Jan Hatzius, Chief Economist and Head of Global Investment Research at Goldman Sachs, says the probability of the economy entering a recession within the next 12 months has been revised downward to 25%, undoing the previous upward revision to 35% shortly after the SVB failure.
He attributes this change to a couple of key factors:
"The tail risk of a disruptive debt ceiling fight has disappeared. The bipartisan budget agreement to suspend the debt limit will result in only small spending cuts that should leave the overall fiscal impulse broadly neutral in the next two years," states Hatzius.
The resolution of the debt ceiling issue removes a significant source of uncertainty and contributes to a more favourable economic outlook.
Furthermore, Hatzius emphasizes growing confidence in their baseline estimate, noting that "the banking stress will subtract only a modest 0.4 percentage points from real GDP growth this year."

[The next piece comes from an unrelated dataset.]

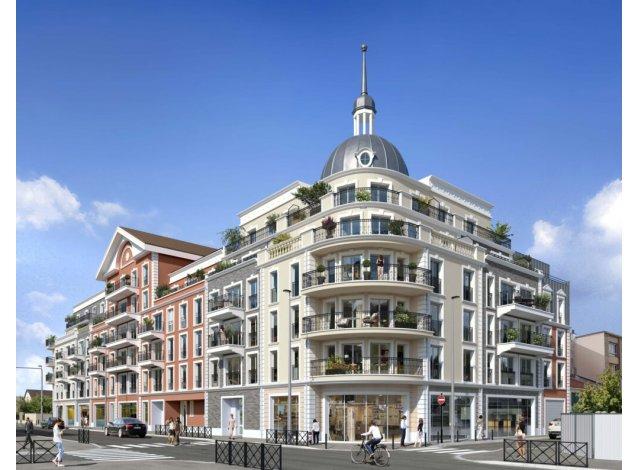 Programme immobilier loi Pinel Le Dôme à Le Blanc Mesnil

This confidence stems from several positive indicators, including the stabilisation of regional bank stock prices, a slowdown in deposit outflows, resilient lending volumes, and lending surveys pointing to limited tightening ahead. These factors indicate a more optimistic outlook for the banking sector's impact on economic growth.
Additionally, Hatzius highlights the substantial boost to the economy from the recovery in real disposable income and the stabilization in the housing market. These factors, combined with the improved banking sector outlook, contribute to Goldman Sachs' 2023 growth forecast of 1.8% (annual average).

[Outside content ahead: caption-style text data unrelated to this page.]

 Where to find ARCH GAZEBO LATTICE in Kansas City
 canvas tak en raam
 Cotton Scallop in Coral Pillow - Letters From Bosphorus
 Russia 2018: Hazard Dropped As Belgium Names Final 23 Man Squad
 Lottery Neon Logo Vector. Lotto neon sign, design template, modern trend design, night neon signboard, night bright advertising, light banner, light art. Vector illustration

This projection surpasses both the private-sector consensus and the view held by the Federal Reserve.
But will the Federal Reserve ultimately need to generate a recession to bring inflation back to the 2% target?
"We agree with Ben Bernanke and Olivier Blanchard that the key issue to watch is whether the labour market can rebalance smoothly. Most of the news in this regard has been positive," says Hatzius.
In this regard, he notes:
- Although nonfarm payrolls grew another whopping 339k in May, the unemployment rate actually edged up 0.26pp to 3.65%.

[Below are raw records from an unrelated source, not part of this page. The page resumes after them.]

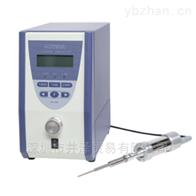 UX050超聲波分解器Mitsui Electric三井電氣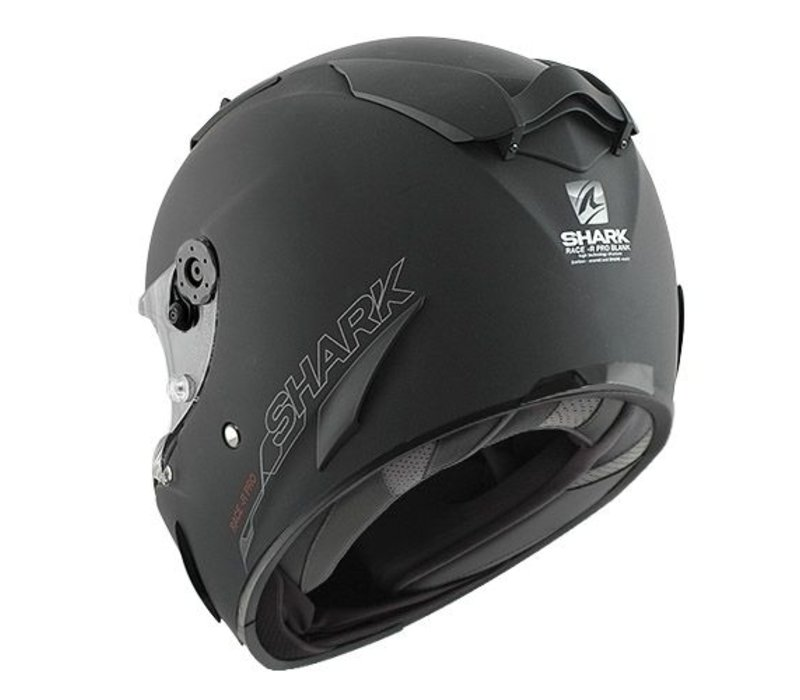 Race-R Pro. casco negro mate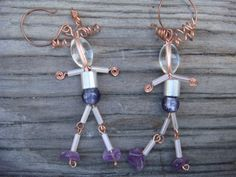 Out for a Walk Earrings by IrenSong on Etsy, $16.00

- Even though the JOLTS measure of job openings showed a surprise increase to 10.1 million in April, the private-sector measures from LinkUp and Indeed declined further in April and May.
- The quits rate has returned to the top end of the pre-pandemic range.
- The share of Russell 3000 earnings calls that mentioned labour shortages fell further to 3.0% in 2023Q1, relative to a peak of 16.5% in 2021Q3.
- Both average hourly earnings and Goldman Sachs' revamped sequential wage tracker have continued to trend down (albeit more slowly than in 2022).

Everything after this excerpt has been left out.